■ **Task set**:
1: In the article about the Bank of America fund manager survey, what net share of managers held overweight positions in global stocks in January?
2: Pick up the article on the Bank of America fund manager survey after its last sentence and keep going in the same voice.

■ **Extract provided**:
—————
January 27 2025

The two assets the pros are bullish about now

Carl HazeleyJanuary 27 2025

Every month, Bank of America rolls out a survey to see where the world’s fund managers stand on markets and the economy. And the latest one reveals a shift – the 214 pros surveyed (managing a whopping $576 billion in portfolios between them) have rapidly increased their holdings in European stocks and have tempered their reliance on US stocks. Here’s a look at what they’re saying now and where they’re putting the big money.

Okay, so what did the survey find?

This move into European stocks was anything but subtle: this was the group’s second-biggest jump in 25 years. But maybe that was bound to happen. After all, in the month before, the survey revealed record positioning in US stocks. So as that huge position cooled, those funds had to go somewhere.

Overall, the weeklong survey that ended on January 16th showed that these folks remain positive about the outlook for markets – they’re just not as positive as they were. A net 41% of them were holding bigger-than-benchmark (or “overweight”) positions in global stocks – albeit less than the three-year high of 49% in December.

So, if January’s concerns over the impact of potential new US tariffs prove unfounded, there could be potential for lagging and sold-off stocks to play catch-up.

But for January at least, these investors were feeling bullish about two things: the US dollar and stocks – and bearish about everything else, especially bonds, where their collective underweight was the starkest since October 2022.

That feeling underpinned the bump in eurozone asset allocations, which swung from a 25% underweight position to a net 1% overweight – its widest monthly swing since 2015.

These investors said they were 19% overweight on US stocks, compared to their record 36% overweight position the month before.
—————
■ **Data segment**:

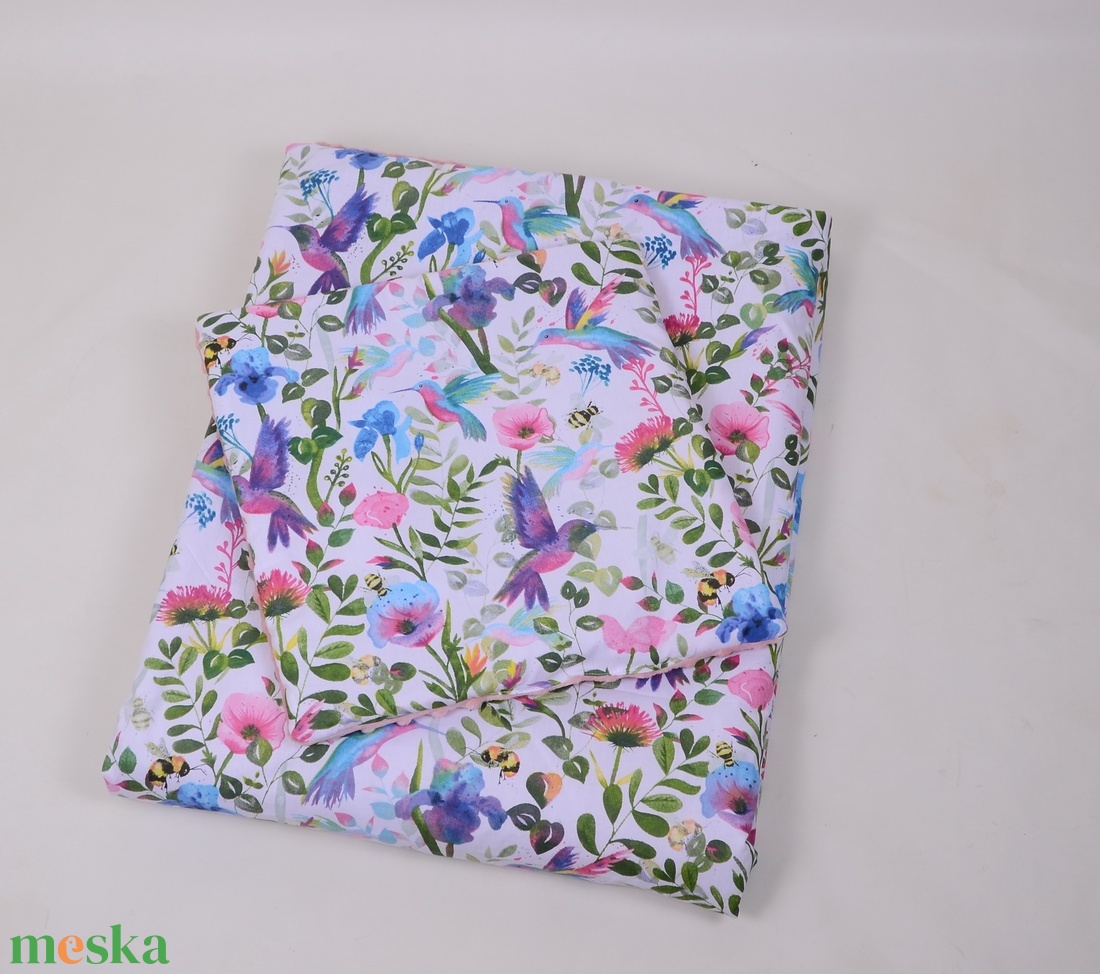 Kolibri Ágynemű babának vagy oviba - baba - mama - baba ágynemű - babatakaró, gyerek pléd - Meska.hu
—————
■ **Exercise responses**:
1: A net 41%, down from the three-year high of 49% in December.

2:
Where do the pros see things headed?

A net 14% of folks answering the survey expected big-cap stocks to outperform – compared to December’s net 12% who said small-caps would likely steal the spotlight.

A net 1% expect value stocks – i.e. shares that are trading for less than their intrinsic value – will outperform ones from so-called growth stocks. That’s compared to 20% in December and a low not seen since July. And just 14% see high-dividend yield stocks outperforming low-yielding ones – the lowest since October 2020.

This suggests that these folks are feeling a tad more hopeful about the market's overall prospects. That said, they probably won’t rush with abandon toward the Magnificent Seven stocks—this group put those at the top of its list of most-crowded trades, followed by the US dollar and cryptocurrencies.

Also of note: the respondents left their own allocations to cash unchanged in January at a meager 3.9% – the lowest since June 21. That tends to be a “sell signal” – according to the survey’s cash rule of below 4% says that when folks are holding very little cash and are more than 96% invested, it’s a good time to take your profits. Since 2011, there have been 12 prior signals, with global equity returns of just 2.4% in the one month after and 0.7% in the three months after the “sell” sign flashed.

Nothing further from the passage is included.